* Work to be completed
Look below for the line with "Tomb Raider: Definitive" and the line with "Kit De Drenaje". Copy exactly those two lines and every line between, but not the pictures.

* Record extracts
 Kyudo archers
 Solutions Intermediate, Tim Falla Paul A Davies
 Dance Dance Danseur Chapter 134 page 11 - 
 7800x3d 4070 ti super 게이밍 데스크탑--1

==

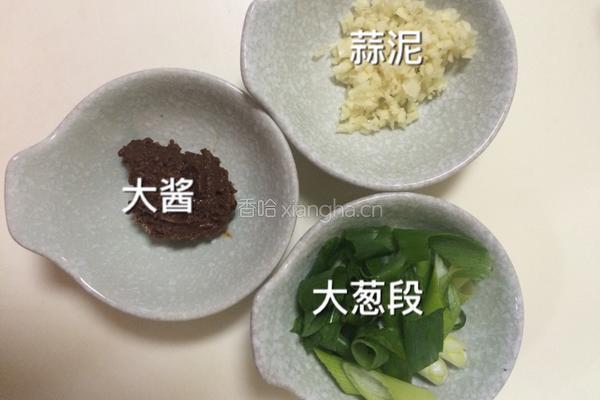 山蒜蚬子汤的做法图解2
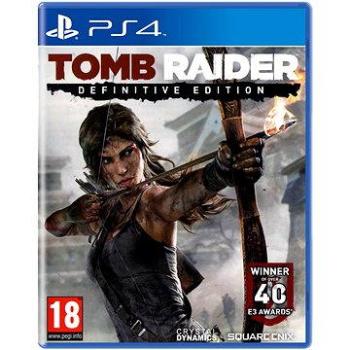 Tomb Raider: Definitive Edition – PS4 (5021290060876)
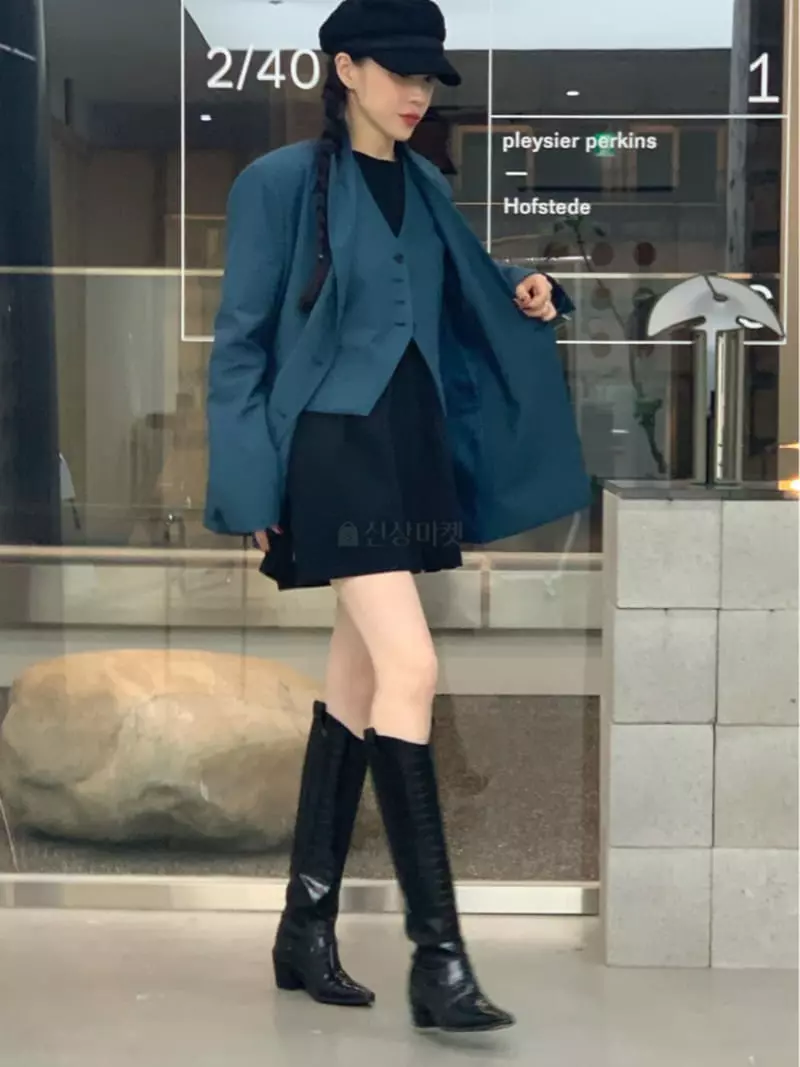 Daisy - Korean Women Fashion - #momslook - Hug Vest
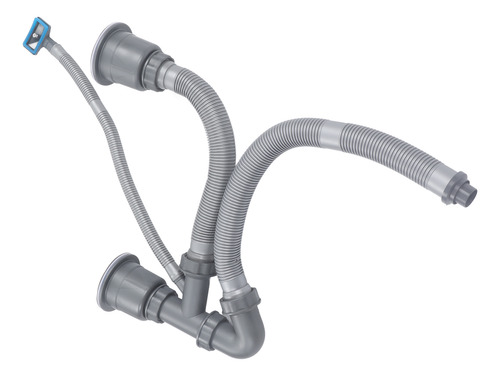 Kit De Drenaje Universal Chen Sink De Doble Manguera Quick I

...

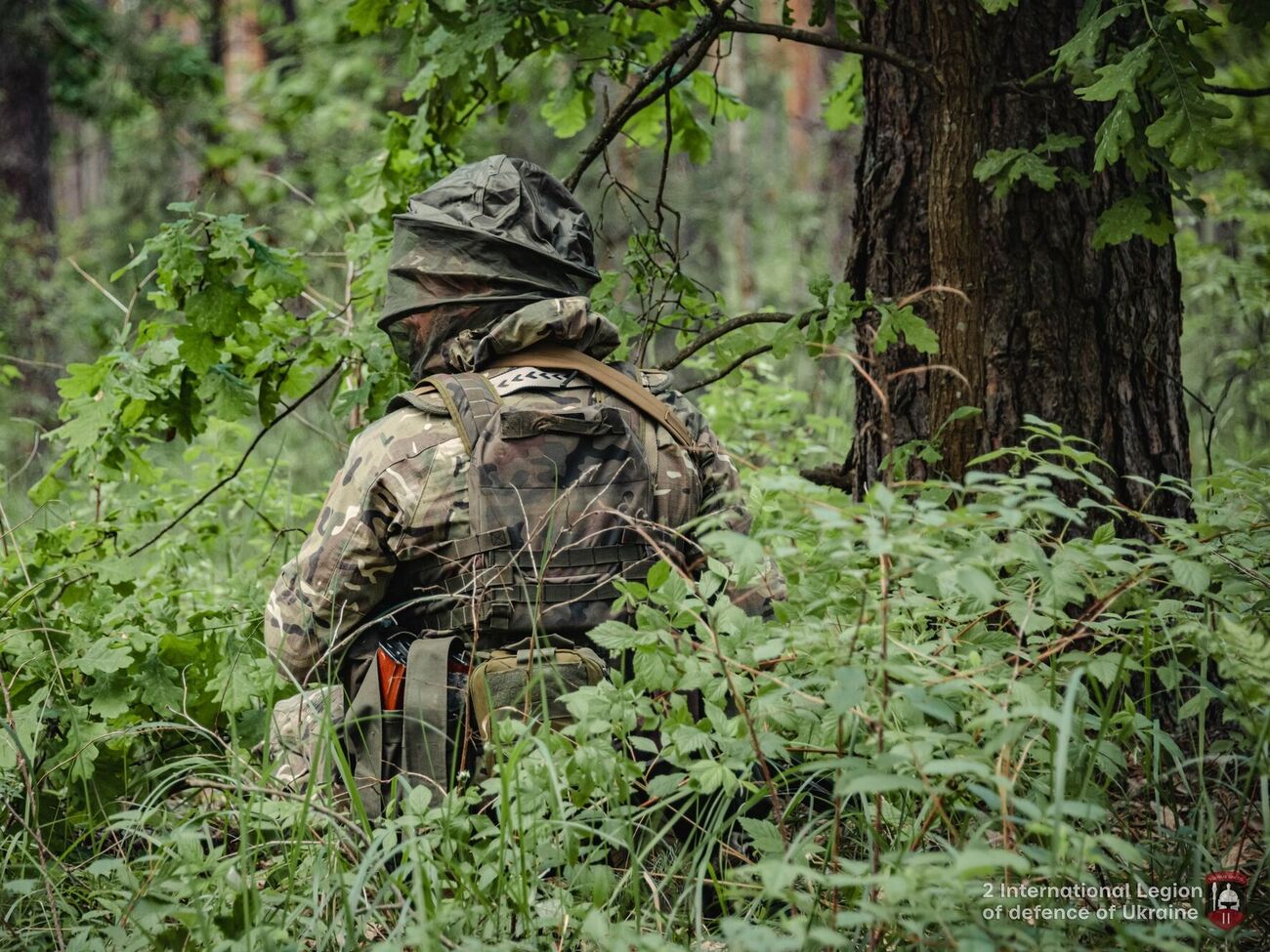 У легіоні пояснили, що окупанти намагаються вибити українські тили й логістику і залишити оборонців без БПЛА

* Answer box
 Tomb Raider: Definitive Edition – PS4 (5021290060876)
 Daisy - Korean Women Fashion - #momslook - Hug Vest
 Kit De Drenaje Universal Chen Sink De Doble Manguera Quick I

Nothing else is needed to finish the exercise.